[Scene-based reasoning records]
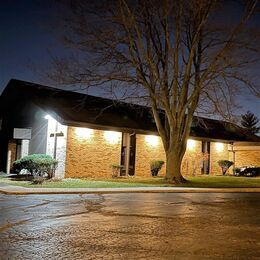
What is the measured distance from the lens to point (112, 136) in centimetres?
2452

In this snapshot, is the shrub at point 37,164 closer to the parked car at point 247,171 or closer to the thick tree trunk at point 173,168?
the thick tree trunk at point 173,168

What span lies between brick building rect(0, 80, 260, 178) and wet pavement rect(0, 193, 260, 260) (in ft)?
37.4

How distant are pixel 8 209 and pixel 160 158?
18.7 meters

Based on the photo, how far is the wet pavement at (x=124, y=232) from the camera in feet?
18.5

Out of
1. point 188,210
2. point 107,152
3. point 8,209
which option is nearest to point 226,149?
point 107,152

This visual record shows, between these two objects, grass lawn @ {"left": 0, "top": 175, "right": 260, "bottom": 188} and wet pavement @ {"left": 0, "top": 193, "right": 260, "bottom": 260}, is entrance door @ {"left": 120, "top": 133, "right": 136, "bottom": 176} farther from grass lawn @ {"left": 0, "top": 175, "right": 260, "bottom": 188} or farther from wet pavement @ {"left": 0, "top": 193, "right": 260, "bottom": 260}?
wet pavement @ {"left": 0, "top": 193, "right": 260, "bottom": 260}

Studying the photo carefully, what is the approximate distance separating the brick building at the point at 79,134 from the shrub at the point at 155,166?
36cm

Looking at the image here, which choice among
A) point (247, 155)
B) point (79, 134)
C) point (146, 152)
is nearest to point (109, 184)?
point (79, 134)

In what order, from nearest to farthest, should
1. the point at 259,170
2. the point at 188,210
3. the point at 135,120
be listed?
the point at 188,210 → the point at 135,120 → the point at 259,170

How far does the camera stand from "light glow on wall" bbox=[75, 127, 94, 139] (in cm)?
2256

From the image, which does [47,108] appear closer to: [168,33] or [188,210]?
[168,33]

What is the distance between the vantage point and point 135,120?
90.4 feet

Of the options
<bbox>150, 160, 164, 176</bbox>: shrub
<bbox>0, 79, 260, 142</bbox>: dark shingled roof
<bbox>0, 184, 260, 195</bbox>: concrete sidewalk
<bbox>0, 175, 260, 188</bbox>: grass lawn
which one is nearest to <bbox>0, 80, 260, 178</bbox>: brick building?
<bbox>0, 79, 260, 142</bbox>: dark shingled roof

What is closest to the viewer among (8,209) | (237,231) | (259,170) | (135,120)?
(237,231)
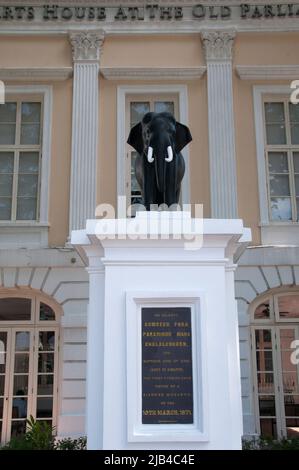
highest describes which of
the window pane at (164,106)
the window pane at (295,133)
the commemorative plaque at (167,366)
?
the window pane at (164,106)

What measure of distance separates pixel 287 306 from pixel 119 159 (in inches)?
186

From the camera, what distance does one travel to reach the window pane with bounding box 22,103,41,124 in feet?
43.5

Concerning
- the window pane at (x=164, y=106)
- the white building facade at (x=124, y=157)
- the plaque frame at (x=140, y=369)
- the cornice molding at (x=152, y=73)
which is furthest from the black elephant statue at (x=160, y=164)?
the window pane at (x=164, y=106)

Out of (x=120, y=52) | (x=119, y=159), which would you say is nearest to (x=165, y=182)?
(x=119, y=159)

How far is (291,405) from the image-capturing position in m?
11.9

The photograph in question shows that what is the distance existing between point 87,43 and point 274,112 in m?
4.42

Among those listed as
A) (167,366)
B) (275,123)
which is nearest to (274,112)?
(275,123)

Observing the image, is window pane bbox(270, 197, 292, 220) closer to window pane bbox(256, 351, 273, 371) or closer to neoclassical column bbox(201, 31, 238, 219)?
neoclassical column bbox(201, 31, 238, 219)

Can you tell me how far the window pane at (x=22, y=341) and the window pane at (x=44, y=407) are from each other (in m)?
1.09

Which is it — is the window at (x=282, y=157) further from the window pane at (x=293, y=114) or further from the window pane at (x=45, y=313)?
the window pane at (x=45, y=313)

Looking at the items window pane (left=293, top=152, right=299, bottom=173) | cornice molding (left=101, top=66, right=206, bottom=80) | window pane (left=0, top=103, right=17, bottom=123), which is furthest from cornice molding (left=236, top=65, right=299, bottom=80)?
window pane (left=0, top=103, right=17, bottom=123)

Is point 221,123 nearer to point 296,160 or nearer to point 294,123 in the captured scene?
point 294,123

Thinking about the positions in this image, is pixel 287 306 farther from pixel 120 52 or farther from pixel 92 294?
pixel 92 294

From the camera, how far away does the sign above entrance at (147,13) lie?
13273mm
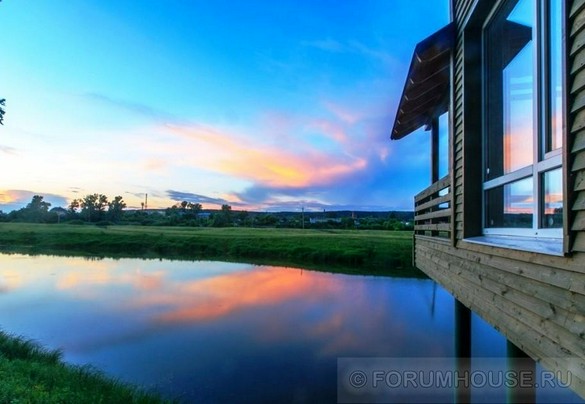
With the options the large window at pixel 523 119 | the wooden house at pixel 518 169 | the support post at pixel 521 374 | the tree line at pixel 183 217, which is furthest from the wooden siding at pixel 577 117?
the tree line at pixel 183 217

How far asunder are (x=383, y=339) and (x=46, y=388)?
6422 mm

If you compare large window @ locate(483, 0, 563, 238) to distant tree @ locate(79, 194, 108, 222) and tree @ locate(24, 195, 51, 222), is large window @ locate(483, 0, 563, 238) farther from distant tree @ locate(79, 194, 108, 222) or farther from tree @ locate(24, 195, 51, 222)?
distant tree @ locate(79, 194, 108, 222)

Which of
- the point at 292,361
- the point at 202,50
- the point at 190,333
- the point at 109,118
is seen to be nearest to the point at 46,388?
the point at 292,361

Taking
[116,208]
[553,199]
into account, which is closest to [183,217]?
[116,208]

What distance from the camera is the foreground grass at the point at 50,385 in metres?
3.21

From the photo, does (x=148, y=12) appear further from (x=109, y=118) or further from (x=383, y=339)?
(x=383, y=339)

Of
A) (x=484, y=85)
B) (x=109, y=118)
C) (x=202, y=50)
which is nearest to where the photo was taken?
(x=484, y=85)

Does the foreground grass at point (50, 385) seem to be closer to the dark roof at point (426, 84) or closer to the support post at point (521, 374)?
the support post at point (521, 374)

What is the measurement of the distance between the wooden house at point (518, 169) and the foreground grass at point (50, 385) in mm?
3757

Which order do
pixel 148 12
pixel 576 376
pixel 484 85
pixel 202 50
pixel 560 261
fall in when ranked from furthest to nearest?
pixel 202 50
pixel 148 12
pixel 484 85
pixel 560 261
pixel 576 376

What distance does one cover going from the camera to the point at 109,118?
14008 mm

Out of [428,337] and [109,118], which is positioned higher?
[109,118]

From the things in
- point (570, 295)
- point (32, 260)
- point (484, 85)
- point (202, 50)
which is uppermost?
point (202, 50)

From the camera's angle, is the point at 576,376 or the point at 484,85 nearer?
the point at 576,376
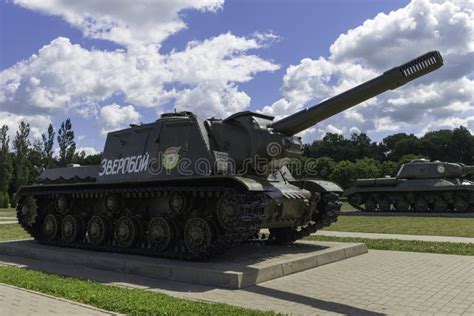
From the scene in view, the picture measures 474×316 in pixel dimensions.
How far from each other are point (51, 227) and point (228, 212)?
6.35 meters

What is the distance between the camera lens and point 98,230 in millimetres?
12562

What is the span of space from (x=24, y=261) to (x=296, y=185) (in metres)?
6.47

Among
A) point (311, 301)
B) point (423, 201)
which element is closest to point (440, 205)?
point (423, 201)

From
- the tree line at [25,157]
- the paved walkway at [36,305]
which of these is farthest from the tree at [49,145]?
the paved walkway at [36,305]

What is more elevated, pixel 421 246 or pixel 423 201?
pixel 423 201

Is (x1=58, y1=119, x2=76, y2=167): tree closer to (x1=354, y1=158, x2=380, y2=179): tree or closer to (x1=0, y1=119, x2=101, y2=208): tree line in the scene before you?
(x1=0, y1=119, x2=101, y2=208): tree line

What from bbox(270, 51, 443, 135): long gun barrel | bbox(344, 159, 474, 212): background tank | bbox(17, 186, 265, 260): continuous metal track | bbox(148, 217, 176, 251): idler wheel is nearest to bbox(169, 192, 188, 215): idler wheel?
bbox(17, 186, 265, 260): continuous metal track

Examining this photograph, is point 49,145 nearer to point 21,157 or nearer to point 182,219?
point 21,157

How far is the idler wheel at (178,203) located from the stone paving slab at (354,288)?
5.61 ft

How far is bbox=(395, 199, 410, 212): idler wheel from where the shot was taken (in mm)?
30266

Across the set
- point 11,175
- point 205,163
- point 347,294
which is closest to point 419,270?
point 347,294

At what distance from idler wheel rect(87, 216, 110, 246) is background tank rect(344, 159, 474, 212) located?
21.4 meters

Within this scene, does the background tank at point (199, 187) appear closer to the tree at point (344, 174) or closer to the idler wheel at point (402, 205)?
the idler wheel at point (402, 205)

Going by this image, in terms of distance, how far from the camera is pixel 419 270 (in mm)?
9664
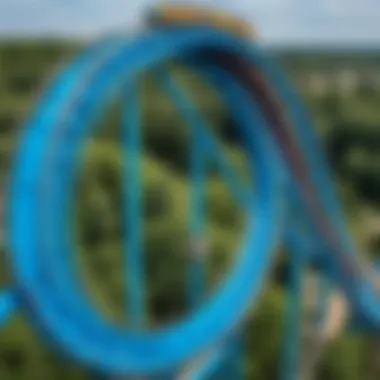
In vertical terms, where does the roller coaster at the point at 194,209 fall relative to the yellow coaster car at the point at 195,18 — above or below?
below

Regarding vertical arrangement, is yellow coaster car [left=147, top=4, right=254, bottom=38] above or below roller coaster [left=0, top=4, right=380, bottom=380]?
above

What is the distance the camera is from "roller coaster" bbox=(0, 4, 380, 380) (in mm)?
2238

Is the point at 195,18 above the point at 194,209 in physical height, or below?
above

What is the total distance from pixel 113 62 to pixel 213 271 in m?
2.06

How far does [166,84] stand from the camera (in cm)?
261

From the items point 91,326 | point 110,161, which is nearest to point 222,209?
point 110,161

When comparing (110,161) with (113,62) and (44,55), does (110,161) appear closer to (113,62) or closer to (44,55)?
(44,55)

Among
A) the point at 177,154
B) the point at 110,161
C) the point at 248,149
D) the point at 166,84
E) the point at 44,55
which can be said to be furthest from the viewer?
the point at 177,154

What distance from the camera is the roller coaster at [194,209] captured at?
88.1 inches

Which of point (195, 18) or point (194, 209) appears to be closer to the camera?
point (195, 18)

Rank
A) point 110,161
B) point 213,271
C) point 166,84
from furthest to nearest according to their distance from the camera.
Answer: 1. point 110,161
2. point 213,271
3. point 166,84

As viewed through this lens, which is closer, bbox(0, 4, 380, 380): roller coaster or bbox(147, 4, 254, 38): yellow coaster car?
bbox(0, 4, 380, 380): roller coaster

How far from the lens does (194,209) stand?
2975 millimetres

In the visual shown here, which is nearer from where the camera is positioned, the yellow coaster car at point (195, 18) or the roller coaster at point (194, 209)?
the roller coaster at point (194, 209)
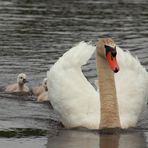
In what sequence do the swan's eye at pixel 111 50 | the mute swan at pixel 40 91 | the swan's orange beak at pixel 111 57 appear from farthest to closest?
1. the mute swan at pixel 40 91
2. the swan's eye at pixel 111 50
3. the swan's orange beak at pixel 111 57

- _What the exercise asks_: Write out exactly, and nothing more than, the lines of the entries above from the line containing "As viewed through" through the final line; omit any pictures.

- _Task answer_:
As viewed through this lens, which is closer, bbox(0, 4, 380, 380): roller coaster or bbox(147, 4, 254, 38): yellow coaster car?
bbox(0, 4, 380, 380): roller coaster

How far from the lens does (194,209) stand?
2975 millimetres

In the visual shown here, which is nearer from where the camera is positioned, the yellow coaster car at point (195, 18) or the roller coaster at point (194, 209)?
the roller coaster at point (194, 209)
In what sequence do the swan's eye at pixel 111 50 | the mute swan at pixel 40 91 | the swan's orange beak at pixel 111 57 appear from farthest to closest?
1. the mute swan at pixel 40 91
2. the swan's eye at pixel 111 50
3. the swan's orange beak at pixel 111 57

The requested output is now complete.